Dari mulai tragedi ‘65 dengan aktor utama lawan politiknya PKI, yang mengakibatkan pembantaian dengan skala besar tanpa pilah-pilih, dia PKI maka dia harus MATI!!! Lalu ada peristiwa Tanjung Priok, Peristiwa Semanggi II yang membekas, karena terdapat 11 korban meninggal dunia karena aksi menentang RUU Penanggulangan Keadaan Bahaya (PKB) dan tuntutan mencabut dwi fungsi ABRI. Lalu ada kasus pembunuhan aktivis HAM, Munir Said Thalib yang sampai saat ini TPF (Tim Pencari Fakta) bentukan mantan presiden SBY dan TPF bentukan presiden Jokowi tidak kunjung dibuka ke publik, yang artinya motif dari pembunuhan Munir belum bisa dijawab oleh negara.
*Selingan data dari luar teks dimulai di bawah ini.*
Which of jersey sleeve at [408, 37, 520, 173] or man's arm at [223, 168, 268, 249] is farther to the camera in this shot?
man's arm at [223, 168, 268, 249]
Yang terbaru dan masih hangat adalah peristiwa Reformasi dikorupsi September 2019, aksi brutal dan represif dari aparat keamanan dengan menembakkan gas ari mata dan peluru karet secara sembarang yang mengakibatkan tewasnya Immawan Randi dan Yusuf Kardawi, mahasiswa Universitas Halu Oleo, pemuda asal Tanah Abang, Maulana Suryadi, serta dua pelajar, Akbar Alamsyah dan Bagus Putra Mahendra. Rentetan peristiwa itu tidak akan pernah hilang dalam memori bahwa negara telah tercatat melakukan pelanggaran HAM.
Hilang entah kemana dan kemana mereka hilang? Siapa mereka yang hilang dan yang hilang siapa mereka? Siapa yang tau? Tau-tau mereka yang terlibat dalam penghilangan korban menyebut dirinya tidak tau apa-apa tentang korban penghilangan. Padahal mereka sebenarnya apa-apa tau, namun mereka memilih bilang kepada keluarga korban yang hilang “tau apa kami-kami ini, kami tidak tahu apa-apa soal korban yang hilang, mungkin nanti kami tindak Sejarah kelam itu”. Namun, justru mereka malah hilang dengan janjinya.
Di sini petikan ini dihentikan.